Posted By Dennis On In Alabama,Florida,Louisiana,Mississippi,Native American,Oklahoma,Tennessee,Texas | No Comments

Koasati Tribe: Meaning unknown; often given as Coosawda and Coushatta, and sometimes abbreviated to Shati.

Koasati Connections. They belonged to the southern section of the Muskhogean linguistic group, and were particularly close to the Alabama.

Koasati Location. The historic location of the Koasati was just below the junction of the Coosa and Tallapoosa Rivers to form the Alabama and on the east side of the latter, where Coosada Creek and Station still bear the name. (See also Florida, Mississippi, Louisiana, Texas, and Oklahoma.)

Koasati Villages. Two Koasati towns are mentioned as having existed in very early times, one of which may have been the Kaskinampo. (See Tennessee) At a later period a town known as Wetumpka on the east bank of Coosa River, in Elmore County, near the falls seems to have been occupied by Koasati Indians. During part of its existence Wetumpka was divided into two settlements, Big Wetumpka on the site of the modern town of the same name and Little Wetumpka above the falls of Coosa.

Koasati History. It is probable that from about 1500 until well along in the seventeenth century, perhaps to its very close, the Koasati lived upon Tennessee River. There is good reason to think that they are the Coste, Acoste, or Costehe of De Soto’s chroniclers whose principal village was upon an island in the river, and in all probability this was what is now known as Pine Island. There is also a bare mention of them in the narrative of Pardo’s expedition of 1567 inland Santa Elena, and judging by the entries made upon maps published early in the eighteenth century this tribe seems to have occupied the same position when the French and English made their settlements in the Southeast. About that time they were probably joined by the related Kaskinampo. Not long after they had become known to the Whites, a large part of the Koasati migrated south and established themselves at the point mentioned above. A portion seems to have remained behind for we find a village called Coosada at Larkin’s Landing in Jackson County, Alabama, at a much later date. The main body all continued with the Upper Creeks until shortly after France ceded all of her territories east of the Mississippi to England in 1763, when a large part moved to Tombigbee River. These soon returned to their former position, but about 1795 another part crossed the Mississippi and settled on Red River. Soon afterward they seem to have split up, some continuing on the Red while others went to the Sabine and beyond to the Neches and Trinity Rivers, Texas. At a later date where few Texas bands united with the Alabama in Polk County, their descendants still live, but most returned to Louisiana and gathered into one neighborhood northeast of Kinder, Louisiana. The greater part of the Koasati who remained in Alabama accompanied the Creeks to Oklahoma, where a few are still to be found. Previous to this removal, some appear to have gone to Florida to cast in their lot with the Seminole.

RECORDED INFORMATION.

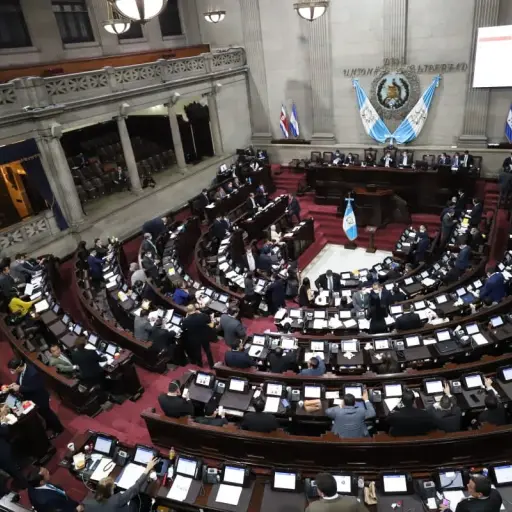 UNE expulsa a diputados del Congreso Emisoras Unidas Guatemala ,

DIRECTIONS.
(1) Do these statements agree with the Koasati passage? Answer yes or no for each, quoting the words of the passage that decide it.
(a) The Koasati were particularly close to the Alabama.
(b) About 1795, part of the Koasati crossed the Mississippi and settled on Red River.
(c) The Koasati who moved to Tombigbee River never returned to their former position.
(2) According to the Koasati passage, what place was in all probability the island with the principal village of De Soto's Coste?
(3) Continue the Koasati passage from its last sentence.
The lines play no part in this work.

OUTPUTS BY TASK.
(1)
(a) Yes: "were particularly close to the Alabama."
(b) Yes: "about 1795 another part crossed the Mississippi and settled on Red River."
(c) No: "These soon returned to their former position."

(2) Pine Island.

(3)
Koasati Population. The earliest estimates of the Alabama Indians probably included the Koasati. In 1750 they are given 50 men; in 1760,150 men. Marbury (1792) credits them with 130 men. In 1832, after the Louisiana branch had split off, those who remained numbered 82 and this is the last separate enumeration we have. Sibley (1806) on native authority gives 200 hunters in the Louisiana bands; in 1814 Schermerhorn estimates that there were 600 on the Sabine; in 1817 Morse places the total Koasati population in Louisiana and Texas at 640; in 1829 Porter puts it at 180; in 1850 Bollaert gives the number of men in the two Koasati towns on Trinity River as 500. In 1882 the United States Indian Office reported 290 Alabama, Koasati, and Muskogee in Texas, but the Census of 1900 raised this to 470. The Census of 1910 returned 11 Koasati from Texas, 85 from Louisiana, and 2 from Nebraska; those in Oklahoma were not enumerated separately from the other Creeks. The 134 “Creeks” returned from Louisiana in 1930 were mainly Koasati.

Connection in which they have become noted. Coosada, a post village in Elmore County, Alabama, near the old Koasati town, and Coushatta, the capital of Red River Parish, Louisiana, preserve the name of the Koasati.